_Assigned task_:
Only an exact repetition of the entries will do.

##### Data section #####

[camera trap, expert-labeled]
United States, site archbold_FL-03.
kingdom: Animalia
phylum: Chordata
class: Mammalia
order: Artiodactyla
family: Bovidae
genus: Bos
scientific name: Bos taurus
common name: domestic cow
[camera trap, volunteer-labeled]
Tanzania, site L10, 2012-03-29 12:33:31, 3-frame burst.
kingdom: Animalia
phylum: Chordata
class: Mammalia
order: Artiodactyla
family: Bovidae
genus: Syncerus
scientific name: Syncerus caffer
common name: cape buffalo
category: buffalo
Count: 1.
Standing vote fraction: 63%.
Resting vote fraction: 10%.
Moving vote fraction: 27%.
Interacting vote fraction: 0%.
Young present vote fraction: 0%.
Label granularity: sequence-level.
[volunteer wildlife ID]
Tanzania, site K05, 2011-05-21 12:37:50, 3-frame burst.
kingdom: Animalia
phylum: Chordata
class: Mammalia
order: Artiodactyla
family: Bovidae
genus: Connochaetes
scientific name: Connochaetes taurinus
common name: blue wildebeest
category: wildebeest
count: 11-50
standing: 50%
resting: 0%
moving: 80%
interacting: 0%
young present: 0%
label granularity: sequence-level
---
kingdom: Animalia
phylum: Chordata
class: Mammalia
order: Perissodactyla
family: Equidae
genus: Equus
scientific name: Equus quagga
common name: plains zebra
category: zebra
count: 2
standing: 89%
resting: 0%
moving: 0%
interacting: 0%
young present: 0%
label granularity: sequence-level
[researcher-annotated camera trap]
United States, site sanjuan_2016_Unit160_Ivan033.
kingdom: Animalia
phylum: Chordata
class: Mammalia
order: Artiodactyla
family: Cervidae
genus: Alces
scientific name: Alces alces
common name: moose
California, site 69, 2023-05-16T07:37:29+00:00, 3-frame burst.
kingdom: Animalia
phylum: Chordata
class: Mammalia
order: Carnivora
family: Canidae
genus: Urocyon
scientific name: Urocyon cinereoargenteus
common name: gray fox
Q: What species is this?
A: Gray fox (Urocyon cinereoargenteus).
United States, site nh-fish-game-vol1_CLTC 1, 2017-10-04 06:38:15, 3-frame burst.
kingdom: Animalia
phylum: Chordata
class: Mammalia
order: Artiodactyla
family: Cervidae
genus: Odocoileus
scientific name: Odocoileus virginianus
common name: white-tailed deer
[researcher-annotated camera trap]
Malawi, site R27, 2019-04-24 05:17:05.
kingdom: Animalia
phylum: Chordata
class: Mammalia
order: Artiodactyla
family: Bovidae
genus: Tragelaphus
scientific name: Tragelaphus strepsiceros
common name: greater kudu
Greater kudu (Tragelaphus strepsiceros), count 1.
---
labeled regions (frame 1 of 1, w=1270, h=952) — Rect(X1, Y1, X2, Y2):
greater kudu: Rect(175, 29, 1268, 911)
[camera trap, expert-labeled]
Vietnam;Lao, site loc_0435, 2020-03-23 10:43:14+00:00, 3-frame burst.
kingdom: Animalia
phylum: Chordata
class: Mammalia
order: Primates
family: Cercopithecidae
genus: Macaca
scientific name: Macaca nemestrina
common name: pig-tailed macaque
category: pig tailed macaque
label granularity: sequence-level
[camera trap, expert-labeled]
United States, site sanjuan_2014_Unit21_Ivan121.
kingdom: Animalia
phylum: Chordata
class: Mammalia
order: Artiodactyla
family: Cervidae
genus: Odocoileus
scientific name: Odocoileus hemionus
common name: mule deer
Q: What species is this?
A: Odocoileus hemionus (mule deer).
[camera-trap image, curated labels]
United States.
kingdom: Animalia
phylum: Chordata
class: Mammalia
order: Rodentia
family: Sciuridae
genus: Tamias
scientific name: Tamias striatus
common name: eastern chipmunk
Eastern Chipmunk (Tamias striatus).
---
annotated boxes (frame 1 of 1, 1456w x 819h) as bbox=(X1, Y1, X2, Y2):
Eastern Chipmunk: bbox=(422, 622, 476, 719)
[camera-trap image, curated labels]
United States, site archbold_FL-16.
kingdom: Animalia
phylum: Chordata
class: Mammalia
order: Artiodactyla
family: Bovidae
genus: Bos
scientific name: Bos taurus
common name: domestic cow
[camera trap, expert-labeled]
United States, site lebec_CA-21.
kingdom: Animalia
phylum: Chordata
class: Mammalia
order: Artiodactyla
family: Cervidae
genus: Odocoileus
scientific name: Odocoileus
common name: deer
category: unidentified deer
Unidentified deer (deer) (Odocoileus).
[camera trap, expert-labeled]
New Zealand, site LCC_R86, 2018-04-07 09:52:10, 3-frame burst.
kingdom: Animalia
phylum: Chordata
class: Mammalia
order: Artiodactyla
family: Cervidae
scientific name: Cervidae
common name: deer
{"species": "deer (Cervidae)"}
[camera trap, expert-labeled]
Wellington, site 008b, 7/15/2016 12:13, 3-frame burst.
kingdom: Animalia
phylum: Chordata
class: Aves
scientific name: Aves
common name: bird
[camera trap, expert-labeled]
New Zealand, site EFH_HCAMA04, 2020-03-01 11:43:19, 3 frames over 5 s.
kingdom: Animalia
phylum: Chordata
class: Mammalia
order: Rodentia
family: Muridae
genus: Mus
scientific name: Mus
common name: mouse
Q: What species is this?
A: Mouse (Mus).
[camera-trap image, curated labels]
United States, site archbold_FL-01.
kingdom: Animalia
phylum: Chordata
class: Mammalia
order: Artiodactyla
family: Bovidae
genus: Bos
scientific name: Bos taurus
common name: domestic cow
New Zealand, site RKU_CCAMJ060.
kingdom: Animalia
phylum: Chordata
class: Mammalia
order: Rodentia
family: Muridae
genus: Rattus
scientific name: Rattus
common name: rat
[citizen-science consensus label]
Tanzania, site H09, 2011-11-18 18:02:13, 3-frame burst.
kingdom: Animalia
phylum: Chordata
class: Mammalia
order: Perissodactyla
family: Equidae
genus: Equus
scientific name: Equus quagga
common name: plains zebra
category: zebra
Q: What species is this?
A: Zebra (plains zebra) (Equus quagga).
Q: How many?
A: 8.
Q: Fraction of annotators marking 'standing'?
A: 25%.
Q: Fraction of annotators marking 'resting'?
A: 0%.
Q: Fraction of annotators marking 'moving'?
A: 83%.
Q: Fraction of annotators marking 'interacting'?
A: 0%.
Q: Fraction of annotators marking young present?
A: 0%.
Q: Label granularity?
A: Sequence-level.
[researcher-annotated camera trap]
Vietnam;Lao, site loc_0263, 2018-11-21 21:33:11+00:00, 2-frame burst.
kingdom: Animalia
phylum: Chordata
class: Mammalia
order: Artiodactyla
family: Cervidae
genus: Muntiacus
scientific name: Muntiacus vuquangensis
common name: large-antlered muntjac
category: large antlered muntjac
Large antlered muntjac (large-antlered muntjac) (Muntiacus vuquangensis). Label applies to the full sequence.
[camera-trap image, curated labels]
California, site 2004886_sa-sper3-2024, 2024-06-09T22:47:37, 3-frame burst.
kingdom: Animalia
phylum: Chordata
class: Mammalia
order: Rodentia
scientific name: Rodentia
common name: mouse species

#####

_Result below_:
[camera trap, expert-labeled]
United States, site archbold_FL-03.
kingdom: Animalia
phylum: Chordata
class: Mammalia
order: Artiodactyla
family: Bovidae
genus: Bos
scientific name: Bos taurus
common name: domestic cow
[camera trap, volunteer-labeled]
Tanzania, site L10, 2012-03-29 12:33:31, 3-frame burst.
kingdom: Animalia
phylum: Chordata
class: Mammalia
order: Artiodactyla
family: Bovidae
genus: Syncerus
scientific name: Syncerus caffer
common name: cape buffalo
category: buffalo
Count: 1.
Standing vote fraction: 63%.
Resting vote fraction: 10%.
Moving vote fraction: 27%.
Interacting vote fraction: 0%.
Young present vote fraction: 0%.
Label granularity: sequence-level.
[volunteer wildlife ID]
Tanzania, site K05, 2011-05-21 12:37:50, 3-frame burst.
kingdom: Animalia
phylum: Chordata
class: Mammalia
order: Artiodactyla
family: Bovidae
genus: Connochaetes
scientific name: Connochaetes taurinus
common name: blue wildebeest
category: wildebeest
count: 11-50
standing: 50%
resting: 0%
moving: 80%
interacting: 0%
young present: 0%
label granularity: sequence-level
---
kingdom: Animalia
phylum: Chordata
class: Mammalia
order: Perissodactyla
family: Equidae
genus: Equus
scientific name: Equus quagga
common name: plains zebra
category: zebra
count: 2
standing: 89%
resting: 0%
moving: 0%
interacting: 0%
young present: 0%
label granularity: sequence-level
[researcher-annotated camera trap]
United States, site sanjuan_2016_Unit160_Ivan033.
kingdom: Animalia
phylum: Chordata
class: Mammalia
order: Artiodactyla
family: Cervidae
genus: Alces
scientific name: Alces alces
common name: moose
California, site 69, 2023-05-16T07:37:29+00:00, 3-frame burst.
kingdom: Animalia
phylum: Chordata
class: Mammalia
order: Carnivora
family: Canidae
genus: Urocyon
scientific name: Urocyon cinereoargenteus
common name: gray fox
Q: What species is this?
A: Gray fox (Urocyon cinereoargenteus).
United States, site nh-fish-game-vol1_CLTC 1, 2017-10-04 06:38:15, 3-frame burst.
kingdom: Animalia
phylum: Chordata
class: Mammalia
order: Artiodactyla
family: Cervidae
genus: Odocoileus
scientific name: Odocoileus virginianus
common name: white-tailed deer
[researcher-annotated camera trap]
Malawi, site R27, 2019-04-24 05:17:05.
kingdom: Animalia
phylum: Chordata
class: Mammalia
order: Artiodactyla
family: Bovidae
genus: Tragelaphus
scientific name: Tragelaphus strepsiceros
common name: greater kudu
Greater kudu (Tragelaphus strepsiceros), count 1.
---
labeled regions (frame 1 of 1, w=1270, h=952) — Rect(X1, Y1, X2, Y2):
greater kudu: Rect(175, 29, 1268, 911)
[camera trap, expert-labeled]
Vietnam;Lao, site loc_0435, 2020-03-23 10:43:14+00:00, 3-frame burst.
kingdom: Animalia
phylum: Chordata
class: Mammalia
order: Primates
family: Cercopithecidae
genus: Macaca
scientific name: Macaca nemestrina
common name: pig-tailed macaque
category: pig tailed macaque
label granularity: sequence-level
[camera trap, expert-labeled]
United States, site sanjuan_2014_Unit21_Ivan121.
kingdom: Animalia
phylum: Chordata
class: Mammalia
order: Artiodactyla
family: Cervidae
genus: Odocoileus
scientific name: Odocoileus hemionus
common name: mule deer
Q: What species is this?
A: Odocoileus hemionus (mule deer).
[camera-trap image, curated labels]
United States.
kingdom: Animalia
phylum: Chordata
class: Mammalia
order: Rodentia
family: Sciuridae
genus: Tamias
scientific name: Tamias striatus
common name: eastern chipmunk
Eastern Chipmunk (Tamias striatus).
---
annotated boxes (frame 1 of 1, 1456w x 819h) as bbox=(X1, Y1, X2, Y2):
Eastern Chipmunk: bbox=(422, 622, 476, 719)
[camera-trap image, curated labels]
United States, site archbold_FL-16.
kingdom: Animalia
phylum: Chordata
class: Mammalia
order: Artiodactyla
family: Bovidae
genus: Bos
scientific name: Bos taurus
common name: domestic cow
[camera trap, expert-labeled]
United States, site lebec_CA-21.
kingdom: Animalia
phylum: Chordata
class: Mammalia
order: Artiodactyla
family: Cervidae
genus: Odocoileus
scientific name: Odocoileus
common name: deer
category: unidentified deer
Unidentified deer (deer) (Odocoileus).
[camera trap, expert-labeled]
New Zealand, site LCC_R86, 2018-04-07 09:52:10, 3-frame burst.
kingdom: Animalia
phylum: Chordata
class: Mammalia
order: Artiodactyla
family: Cervidae
scientific name: Cervidae
common name: deer
{"species": "deer (Cervidae)"}
[camera trap, expert-labeled]
Wellington, site 008b, 7/15/2016 12:13, 3-frame burst.
kingdom: Animalia
phylum: Chordata
class: Aves
scientific name: Aves
common name: bird
[camera trap, expert-labeled]
New Zealand, site EFH_HCAMA04, 2020-03-01 11:43:19, 3 frames over 5 s.
kingdom: Animalia
phylum: Chordata
class: Mammalia
order: Rodentia
family: Muridae
genus: Mus
scientific name: Mus
common name: mouse
Q: What species is this?
A: Mouse (Mus).
[camera-trap image, curated labels]
United States, site archbold_FL-01.
kingdom: Animalia
phylum: Chordata
class: Mammalia
order: Artiodactyla
family: Bovidae
genus: Bos
scientific name: Bos taurus
common name: domestic cow
New Zealand, site RKU_CCAMJ060.
kingdom: Animalia
phylum: Chordata
class: Mammalia
order: Rodentia
family: Muridae
genus: Rattus
scientific name: Rattus
common name: rat
[citizen-science consensus label]
Tanzania, site H09, 2011-11-18 18:02:13, 3-frame burst.
kingdom: Animalia
phylum: Chordata
class: Mammalia
order: Perissodactyla
family: Equidae
genus: Equus
scientific name: Equus quagga
common name: plains zebra
category: zebra
Q: What species is this?
A: Zebra (plains zebra) (Equus quagga).
Q: How many?
A: 8.
Q: Fraction of annotators marking 'standing'?
A: 25%.
Q: Fraction of annotators marking 'resting'?
A: 0%.
Q: Fraction of annotators marking 'moving'?
A: 83%.
Q: Fraction of annotators marking 'interacting'?
A: 0%.
Q: Fraction of annotators marking young present?
A: 0%.
Q: Label granularity?
A: Sequence-level.
[researcher-annotated camera trap]
Vietnam;Lao, site loc_0263, 2018-11-21 21:33:11+00:00, 2-frame burst.
kingdom: Animalia
phylum: Chordata
class: Mammalia
order: Artiodactyla
family: Cervidae
genus: Muntiacus
scientific name: Muntiacus vuquangensis
common name: large-antlered muntjac
category: large antlered muntjac
Large antlered muntjac (large-antlered muntjac) (Muntiacus vuquangensis). Label applies to the full sequence.
[camera-trap image, curated labels]
California, site 2004886_sa-sper3-2024, 2024-06-09T22:47:37, 3-frame burst.
kingdom: Animalia
phylum: Chordata
class: Mammalia
order: Rodentia
scientific name: Rodentia
common name: mouse species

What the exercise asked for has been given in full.